Roma, 26 feb. (AdnKronos) – “E’ importante che ci sia stato l’accordo” tra Unione Europea e Gran Bretagna, “che il Regno Unito sia in Europa. Dopo di che le condizioni dell’accordo in alcuni frangenti preoccupano. In particolar modo l’erosione dei diritti dei lavoratori che da un Paese dell’Unione europea vanno a lavorare in altro Paese dell’Unione”. Lo ha affermato la presidente della Camera, Laura Boldrini, al termine dell’incontro con il presidente della Commissione Ue, Jean Claude Juncker.
“Rischiamo di avere -ha detto ancora Boldrini- lavoratori di serie A e di serie B, cosa che oggi non è. Oggi un cittadino italiano che va a lavorare in Germania ha gli stessi diritti dei cittadini tedeschi, il tedesco che va a lavorare in Spagna ha gli stessi diritti dei lavoratori spagnoli. Con queste modalità che sono state negoziate per alcuni anni cittadini di un Paese che andranno a lavorare in un altro Paese europeo non avranno gli stessi diritti, se ci sono determinate circostanze e quindi se la Commissione darà il via ad applicare queste norme che sono state discusse”.
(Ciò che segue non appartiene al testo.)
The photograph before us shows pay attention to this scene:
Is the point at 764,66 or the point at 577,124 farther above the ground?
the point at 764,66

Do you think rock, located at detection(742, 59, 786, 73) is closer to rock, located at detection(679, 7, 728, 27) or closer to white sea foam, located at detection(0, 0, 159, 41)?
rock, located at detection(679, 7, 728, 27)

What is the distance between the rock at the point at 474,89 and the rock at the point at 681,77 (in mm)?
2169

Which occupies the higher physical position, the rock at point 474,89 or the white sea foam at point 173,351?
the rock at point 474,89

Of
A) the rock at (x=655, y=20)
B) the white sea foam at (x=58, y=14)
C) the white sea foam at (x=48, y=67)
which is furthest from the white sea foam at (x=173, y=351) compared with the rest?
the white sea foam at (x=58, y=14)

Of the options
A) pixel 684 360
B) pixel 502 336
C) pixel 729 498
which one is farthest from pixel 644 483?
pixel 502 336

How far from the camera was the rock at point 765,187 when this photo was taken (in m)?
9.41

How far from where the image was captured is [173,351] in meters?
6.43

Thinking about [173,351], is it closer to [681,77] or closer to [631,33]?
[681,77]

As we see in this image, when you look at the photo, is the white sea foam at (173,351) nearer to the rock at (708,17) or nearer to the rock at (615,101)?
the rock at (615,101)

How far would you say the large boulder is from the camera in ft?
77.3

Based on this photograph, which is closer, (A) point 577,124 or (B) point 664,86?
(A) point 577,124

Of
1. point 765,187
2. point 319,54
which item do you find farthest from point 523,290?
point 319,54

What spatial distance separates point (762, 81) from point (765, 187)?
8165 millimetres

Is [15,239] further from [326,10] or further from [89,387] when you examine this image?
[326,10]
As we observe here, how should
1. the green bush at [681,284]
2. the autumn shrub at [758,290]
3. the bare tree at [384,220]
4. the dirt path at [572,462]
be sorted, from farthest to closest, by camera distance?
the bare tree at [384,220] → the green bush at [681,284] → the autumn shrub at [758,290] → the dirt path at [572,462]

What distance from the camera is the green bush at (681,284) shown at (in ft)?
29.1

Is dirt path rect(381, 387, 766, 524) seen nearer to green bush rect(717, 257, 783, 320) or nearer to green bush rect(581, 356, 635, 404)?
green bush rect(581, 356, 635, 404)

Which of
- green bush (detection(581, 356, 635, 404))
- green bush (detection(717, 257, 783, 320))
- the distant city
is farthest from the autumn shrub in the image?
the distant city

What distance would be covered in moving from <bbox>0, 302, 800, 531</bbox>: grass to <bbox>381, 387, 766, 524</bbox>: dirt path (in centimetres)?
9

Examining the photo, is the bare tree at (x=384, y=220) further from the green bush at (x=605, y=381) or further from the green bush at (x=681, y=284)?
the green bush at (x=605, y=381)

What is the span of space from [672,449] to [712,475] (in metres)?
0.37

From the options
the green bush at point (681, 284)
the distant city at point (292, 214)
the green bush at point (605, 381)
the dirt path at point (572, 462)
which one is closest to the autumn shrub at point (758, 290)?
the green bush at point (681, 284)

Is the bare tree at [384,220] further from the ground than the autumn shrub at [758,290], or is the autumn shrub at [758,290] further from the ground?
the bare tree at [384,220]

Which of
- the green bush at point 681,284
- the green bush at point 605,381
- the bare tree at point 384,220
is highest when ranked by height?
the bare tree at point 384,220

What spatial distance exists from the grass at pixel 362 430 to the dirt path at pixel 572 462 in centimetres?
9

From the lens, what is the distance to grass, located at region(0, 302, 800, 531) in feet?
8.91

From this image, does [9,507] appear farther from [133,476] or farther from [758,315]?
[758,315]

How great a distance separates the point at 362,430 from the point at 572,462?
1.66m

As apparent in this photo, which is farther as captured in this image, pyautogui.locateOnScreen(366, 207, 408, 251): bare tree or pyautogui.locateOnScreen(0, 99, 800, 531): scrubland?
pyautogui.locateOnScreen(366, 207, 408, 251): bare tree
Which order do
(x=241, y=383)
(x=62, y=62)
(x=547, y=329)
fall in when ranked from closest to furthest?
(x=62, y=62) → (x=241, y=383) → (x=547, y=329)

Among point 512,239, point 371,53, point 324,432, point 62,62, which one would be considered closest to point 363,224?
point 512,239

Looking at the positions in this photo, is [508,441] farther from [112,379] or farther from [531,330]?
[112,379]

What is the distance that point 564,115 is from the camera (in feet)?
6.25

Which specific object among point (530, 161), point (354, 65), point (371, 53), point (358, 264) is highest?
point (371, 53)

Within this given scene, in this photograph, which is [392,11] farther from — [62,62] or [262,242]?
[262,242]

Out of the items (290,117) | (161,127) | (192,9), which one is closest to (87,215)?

“Questo è preoccupante, perchè erode i diritti dei lavoratori che invece dovrebbero usufruire degli stessi diritti in tutte le circostanze. Si poteva negoziare su tanti punti, non credo -ha concluso Boldrini- che l’Europa oggi abbia bisogno di diritti a velocità diverse, eventualmente ha bisogno di più garanzie per i lavoratori”.